Con una decisione destinata a segnare un punto di svolta nella tutela dei diritti delle famiglie arcobaleno, la Corte costituzionale ha stabilito che anche la madre intenzionale, all’interno di una coppia omogenitoriale femminile, ha diritto al congedo di paternità obbligatorio. La pronuncia è contenuta nella sentenza n. 115, con cui la Consulta ha dichiarato l’illegittimità costituzionale dell’articolo 27-bis del decreto legislativo n. 151 del 2001, nella parte in cui esclude da tale beneficio una lavoratrice che, pur non essendo madre biologica, figura come genitore nei registri dello stato civile insieme alla compagna.

Dalla Corte d'appello di Brescia

La questione era approdata alla Consulta su impulso della Corte d'appello di Brescia, che aveva sollevato dubbi di legittimità costituzionale su una normativa che riconosce il congedo di paternità (dieci giorni retribuiti al 100%) solo alla figura paterna, lasciando escluse le madri intenzionali.
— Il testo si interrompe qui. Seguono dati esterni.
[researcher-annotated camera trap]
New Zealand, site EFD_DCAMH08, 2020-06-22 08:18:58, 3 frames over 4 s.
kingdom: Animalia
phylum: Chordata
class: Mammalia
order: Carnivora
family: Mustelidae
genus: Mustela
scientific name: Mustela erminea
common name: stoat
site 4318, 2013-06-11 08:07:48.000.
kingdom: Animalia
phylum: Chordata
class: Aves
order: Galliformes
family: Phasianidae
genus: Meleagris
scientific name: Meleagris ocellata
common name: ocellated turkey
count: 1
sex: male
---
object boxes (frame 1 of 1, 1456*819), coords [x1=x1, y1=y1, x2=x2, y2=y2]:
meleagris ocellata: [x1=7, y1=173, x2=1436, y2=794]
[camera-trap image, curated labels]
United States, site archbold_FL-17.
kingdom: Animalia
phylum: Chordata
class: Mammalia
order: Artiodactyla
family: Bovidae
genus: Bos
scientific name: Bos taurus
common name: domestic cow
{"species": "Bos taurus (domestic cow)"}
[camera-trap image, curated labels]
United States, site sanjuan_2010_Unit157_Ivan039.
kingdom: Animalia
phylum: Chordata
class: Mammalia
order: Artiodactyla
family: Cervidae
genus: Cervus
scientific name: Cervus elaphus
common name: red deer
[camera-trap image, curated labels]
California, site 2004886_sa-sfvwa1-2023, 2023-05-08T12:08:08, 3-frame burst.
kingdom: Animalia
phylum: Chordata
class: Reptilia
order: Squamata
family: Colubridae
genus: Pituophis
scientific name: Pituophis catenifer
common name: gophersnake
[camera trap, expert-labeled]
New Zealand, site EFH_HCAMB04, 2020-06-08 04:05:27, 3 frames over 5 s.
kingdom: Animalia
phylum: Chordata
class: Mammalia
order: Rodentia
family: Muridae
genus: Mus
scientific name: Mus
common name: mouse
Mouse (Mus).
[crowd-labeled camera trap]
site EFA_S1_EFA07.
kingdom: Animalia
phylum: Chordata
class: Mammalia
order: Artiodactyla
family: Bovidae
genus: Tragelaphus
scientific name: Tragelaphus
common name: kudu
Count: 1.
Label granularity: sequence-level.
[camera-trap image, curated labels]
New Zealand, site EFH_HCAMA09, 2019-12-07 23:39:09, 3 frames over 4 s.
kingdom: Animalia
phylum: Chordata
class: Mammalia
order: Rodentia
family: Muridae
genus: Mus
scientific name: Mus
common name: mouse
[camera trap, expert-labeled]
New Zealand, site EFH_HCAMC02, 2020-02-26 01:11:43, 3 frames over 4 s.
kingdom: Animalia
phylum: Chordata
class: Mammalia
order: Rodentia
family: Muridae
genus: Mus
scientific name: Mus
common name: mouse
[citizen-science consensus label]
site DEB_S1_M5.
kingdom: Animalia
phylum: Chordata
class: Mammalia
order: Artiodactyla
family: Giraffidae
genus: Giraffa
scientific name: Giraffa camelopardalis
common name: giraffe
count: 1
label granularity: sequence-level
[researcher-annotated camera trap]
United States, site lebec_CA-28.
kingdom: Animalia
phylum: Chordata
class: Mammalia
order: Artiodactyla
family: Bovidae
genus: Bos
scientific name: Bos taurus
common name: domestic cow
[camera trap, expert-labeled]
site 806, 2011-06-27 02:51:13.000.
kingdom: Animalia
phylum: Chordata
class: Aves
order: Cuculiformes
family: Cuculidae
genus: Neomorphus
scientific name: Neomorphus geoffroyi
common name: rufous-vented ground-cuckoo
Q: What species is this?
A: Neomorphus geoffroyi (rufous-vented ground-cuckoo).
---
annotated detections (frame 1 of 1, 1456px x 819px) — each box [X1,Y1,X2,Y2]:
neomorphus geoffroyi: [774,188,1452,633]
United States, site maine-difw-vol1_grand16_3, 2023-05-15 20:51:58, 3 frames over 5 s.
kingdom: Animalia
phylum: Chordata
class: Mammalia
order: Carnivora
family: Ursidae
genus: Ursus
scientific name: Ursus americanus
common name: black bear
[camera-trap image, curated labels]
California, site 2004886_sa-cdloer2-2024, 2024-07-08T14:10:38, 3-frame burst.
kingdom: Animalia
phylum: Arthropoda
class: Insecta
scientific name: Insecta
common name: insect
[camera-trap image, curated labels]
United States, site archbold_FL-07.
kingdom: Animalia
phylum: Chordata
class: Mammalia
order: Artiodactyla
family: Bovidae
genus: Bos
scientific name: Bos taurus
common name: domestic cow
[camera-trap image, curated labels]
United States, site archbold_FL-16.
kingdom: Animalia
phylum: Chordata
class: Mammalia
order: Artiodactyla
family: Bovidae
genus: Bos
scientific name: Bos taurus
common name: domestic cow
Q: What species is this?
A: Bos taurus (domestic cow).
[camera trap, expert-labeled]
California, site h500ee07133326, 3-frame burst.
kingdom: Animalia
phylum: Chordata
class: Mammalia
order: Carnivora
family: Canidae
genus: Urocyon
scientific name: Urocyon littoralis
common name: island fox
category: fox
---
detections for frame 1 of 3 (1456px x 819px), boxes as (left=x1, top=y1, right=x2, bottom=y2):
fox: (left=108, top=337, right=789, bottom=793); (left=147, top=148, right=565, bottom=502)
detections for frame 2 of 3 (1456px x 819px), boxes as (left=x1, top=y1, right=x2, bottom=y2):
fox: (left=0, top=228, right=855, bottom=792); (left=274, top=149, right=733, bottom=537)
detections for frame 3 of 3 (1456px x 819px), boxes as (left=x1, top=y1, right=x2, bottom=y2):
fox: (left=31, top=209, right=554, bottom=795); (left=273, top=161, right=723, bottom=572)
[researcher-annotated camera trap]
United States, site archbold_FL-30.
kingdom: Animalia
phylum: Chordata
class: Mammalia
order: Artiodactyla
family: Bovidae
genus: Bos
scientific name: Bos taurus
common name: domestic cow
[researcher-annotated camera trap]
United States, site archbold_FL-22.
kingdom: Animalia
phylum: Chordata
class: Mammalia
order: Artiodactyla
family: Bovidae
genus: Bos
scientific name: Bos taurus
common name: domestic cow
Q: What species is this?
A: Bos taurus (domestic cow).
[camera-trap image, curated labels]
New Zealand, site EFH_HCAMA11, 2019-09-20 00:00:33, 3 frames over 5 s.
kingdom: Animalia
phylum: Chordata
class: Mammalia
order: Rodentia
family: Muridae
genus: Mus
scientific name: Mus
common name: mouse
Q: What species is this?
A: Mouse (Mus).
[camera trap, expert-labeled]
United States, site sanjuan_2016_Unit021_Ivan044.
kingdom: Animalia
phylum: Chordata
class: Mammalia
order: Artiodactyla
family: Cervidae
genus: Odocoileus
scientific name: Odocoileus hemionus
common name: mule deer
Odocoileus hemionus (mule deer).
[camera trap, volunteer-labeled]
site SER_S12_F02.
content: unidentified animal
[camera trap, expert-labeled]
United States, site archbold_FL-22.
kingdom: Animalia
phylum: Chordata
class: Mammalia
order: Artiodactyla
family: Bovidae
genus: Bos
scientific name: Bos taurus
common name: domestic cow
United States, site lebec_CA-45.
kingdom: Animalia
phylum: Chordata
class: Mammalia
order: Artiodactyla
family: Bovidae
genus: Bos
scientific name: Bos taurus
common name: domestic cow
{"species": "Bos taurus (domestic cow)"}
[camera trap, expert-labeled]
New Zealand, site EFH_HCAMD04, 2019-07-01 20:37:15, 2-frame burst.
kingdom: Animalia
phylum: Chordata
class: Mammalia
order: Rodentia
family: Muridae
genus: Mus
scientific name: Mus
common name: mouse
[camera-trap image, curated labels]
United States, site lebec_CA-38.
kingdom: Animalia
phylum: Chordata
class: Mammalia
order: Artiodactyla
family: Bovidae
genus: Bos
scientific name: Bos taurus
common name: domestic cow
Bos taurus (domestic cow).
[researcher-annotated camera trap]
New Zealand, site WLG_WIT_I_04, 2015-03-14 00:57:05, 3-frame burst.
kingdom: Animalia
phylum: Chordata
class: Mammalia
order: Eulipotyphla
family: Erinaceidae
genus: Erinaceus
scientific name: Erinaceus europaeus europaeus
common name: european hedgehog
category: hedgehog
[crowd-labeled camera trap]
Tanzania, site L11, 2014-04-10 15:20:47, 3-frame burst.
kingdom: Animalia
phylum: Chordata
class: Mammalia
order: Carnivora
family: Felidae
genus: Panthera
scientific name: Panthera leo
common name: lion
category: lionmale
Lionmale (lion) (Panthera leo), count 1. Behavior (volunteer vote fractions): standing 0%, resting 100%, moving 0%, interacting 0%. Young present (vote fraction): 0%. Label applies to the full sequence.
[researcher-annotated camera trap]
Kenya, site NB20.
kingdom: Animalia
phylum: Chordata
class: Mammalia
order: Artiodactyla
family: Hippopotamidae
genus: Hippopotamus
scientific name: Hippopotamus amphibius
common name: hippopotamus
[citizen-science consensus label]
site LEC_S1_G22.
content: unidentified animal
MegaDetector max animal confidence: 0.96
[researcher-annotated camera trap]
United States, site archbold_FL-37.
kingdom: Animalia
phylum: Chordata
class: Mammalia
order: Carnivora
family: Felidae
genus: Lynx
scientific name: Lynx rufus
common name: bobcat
In particolare, i giudici bresciani avevano contestato l’esclusione di una madre che, pur non avendo partorito, risulta a tutti gli effetti genitore del minore, in quanto parte di una coppia di donne entrambe riconosciute ufficialmente dallo Stato italiano.

"Disparità di trattamento"

La Corte costituzionale ha definito “manifestamente irragionevole” la disparità di trattamento tra coppie formate da genitori di sesso diverso e quelle composte da due donne legalmente riconosciute come madri di un bambino, concepito tramite tecniche di procreazione medicalmente assistita eseguite all’estero in conformità con la lex loci.

Secondo i giudici costituzionali, “condividendo un progetto di genitorialità, queste coppie assumono, al pari di quelle eterosessuali, la piena titolarità giuridica di quell’insieme di doveri legati alle necessità del minore, doveri che l’ordinamento considera inscindibili dall’esercizio della responsabilità genitoriale”.

La figura paterna

La Consulta sottolinea inoltre che anche all’interno delle famiglie omogenitoriali femminili è possibile individuare una figura “equiparabile” a quella paterna, distinta dalla madre biologica, ma ugualmente coinvolta nell’impegno quotidiano di cura e nella responsabilità genitoriale. “L’orientamento sessuale – precisa la sentenza – non incide in alcun modo sull’idoneità ad assumere tale responsabilità”.

L’interesse del minore è centrale

Il punto fermo, per la Corte, resta l’interesse del bambino. È questo il criterio che deve guidare qualsiasi decisione in materia di diritti familiari, e non la configurazione biologica o legale dei genitori. “Il diritto del minore a mantenere un rapporto con entrambi i genitori – si legge nella pronuncia – è tutelato dalla normativa ordinaria (articoli 315-bis e 337-ter del codice civile), oltre che da numerosi strumenti internazionali ed europei”.

In quest’ottica, riconoscere al minore lo status di figlio sia della madre che lo ha partorito sia della madre intenzionale – che ha condiviso sin dall’inizio il progetto di genitorialità – rappresenta una garanzia fondamentale della sua identità e stabilità affettiva.

Questa sentenza, tra l’altro, s’inserisce in un dibattito più ampio anche a livello comunitario. La Commissione europea aveva infatti già ammonito l’Italia, ricordando che “il minore ha diritto di vedere riconosciuto l’atto di nascita di altri Stati membri”, sollecitando un pieno rispetto dei principi di uguaglianza e non discriminazione.